• Written request
Copy the state machine text word for word, everything from "One interesting pattern" down to "defined between them.".

Sometimes you're working on a new project and realize that you need to do something in the same way as you did in another project. This thing might not be a functionality or a library, it might not be something which you can encode into some clever macro or small crate. Instead, it may be simply a pattern, or a structural concept which addresses a problem nicely.

One interesting pattern that is commonly applied to problems is that of the 'State Machine'. Let's take some time to consider what exactly we mean when we say that, and why they're interesting.

Throughout this post you can run all examples in the playground, I typically use 'Nightly' out of habit.

There are a lot of resources and topical articles about state machines out there on the internet. Even more so, there are a lot of implementations of state machines.

Just to get to this web page you used one. You can model TCP as a state machine. You can model HTTP requests with one too. You can model any regular language, such as a regex, as a state machine. They're everywhere, hiding inside things we use every day.

So, a State Machine is any 'machine' which has a set of 'states' and 'transitions' defined between them.

When we talk about a machine we're referring to the abstract concept of something which does something. For example, your 'Hello World!' function is a machine. It is started and eventually outputs what we expect it to. Some model which you use to interact with your database is just the same. We'll regard our most basic machine simply as a struct that can be created and destroyed.

struct Machine;

fn main() {
  let my_machine = Machine;   }

States are a way to reason about where a machine is in its process. For example, we can think about a bottle filling machine as an example. The machine is in a 'waiting' state when it is waiting for a new bottle. Once it detects a bottle it moves to the 'filling' state. Upon detecting the bottle is filled it enters the 'done' state. After the bottle is left the machine we return to the 'waiting' state.

A key takeaway here is that none of the states have any information relevant for the other states. The 'filling' state doesn't care how long the 'waiting' state waited. The 'done' state doesn't care about what rate the bottle was filled at. Each state has discrete responsibilities and concerns. The natural way to consider these variants is as an enum.

enum BottleFillerState {
  Waiting { waiting_time: std::time::Duration },
  Filling { rate: usize },
  Done,
}

struct BottleFiller {
  state: BottleFillerState,
}

Using an enum in this way means all the states are mutually exclusive, you can only be in one at a time. Rust's 'fat enums' allow us to have each of these states to carry data with them as well. As far as our current definition is concerned, everything is totally okay.

• Dataset content

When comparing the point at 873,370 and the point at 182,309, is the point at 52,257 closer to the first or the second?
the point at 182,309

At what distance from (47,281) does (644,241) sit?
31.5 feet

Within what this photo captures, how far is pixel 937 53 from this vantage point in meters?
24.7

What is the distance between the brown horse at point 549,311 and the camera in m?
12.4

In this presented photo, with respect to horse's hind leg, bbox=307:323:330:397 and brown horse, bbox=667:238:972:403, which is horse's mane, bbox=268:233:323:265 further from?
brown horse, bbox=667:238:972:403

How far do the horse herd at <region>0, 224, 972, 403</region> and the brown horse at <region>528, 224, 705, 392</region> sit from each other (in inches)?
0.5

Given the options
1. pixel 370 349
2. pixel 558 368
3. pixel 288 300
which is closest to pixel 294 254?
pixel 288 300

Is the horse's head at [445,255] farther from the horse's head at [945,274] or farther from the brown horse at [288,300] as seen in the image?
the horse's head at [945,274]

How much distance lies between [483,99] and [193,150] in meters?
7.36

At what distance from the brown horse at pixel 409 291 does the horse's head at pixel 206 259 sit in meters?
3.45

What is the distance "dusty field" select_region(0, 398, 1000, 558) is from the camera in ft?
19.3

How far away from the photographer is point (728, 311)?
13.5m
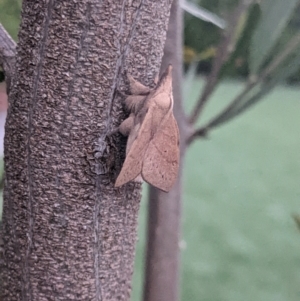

• Written answer
One interesting pattern that is commonly applied to problems is that of the 'State Machine'. Let's take some time to consider what exactly we mean when we say that, and why they're interesting.

Throughout this post you can run all examples in the playground, I typically use 'Nightly' out of habit.

There are a lot of resources and topical articles about state machines out there on the internet. Even more so, there are a lot of implementations of state machines.

Just to get to this web page you used one. You can model TCP as a state machine. You can model HTTP requests with one too. You can model any regular language, such as a regex, as a state machine. They're everywhere, hiding inside things we use every day.

So, a State Machine is any 'machine' which has a set of 'states' and 'transitions' defined between them.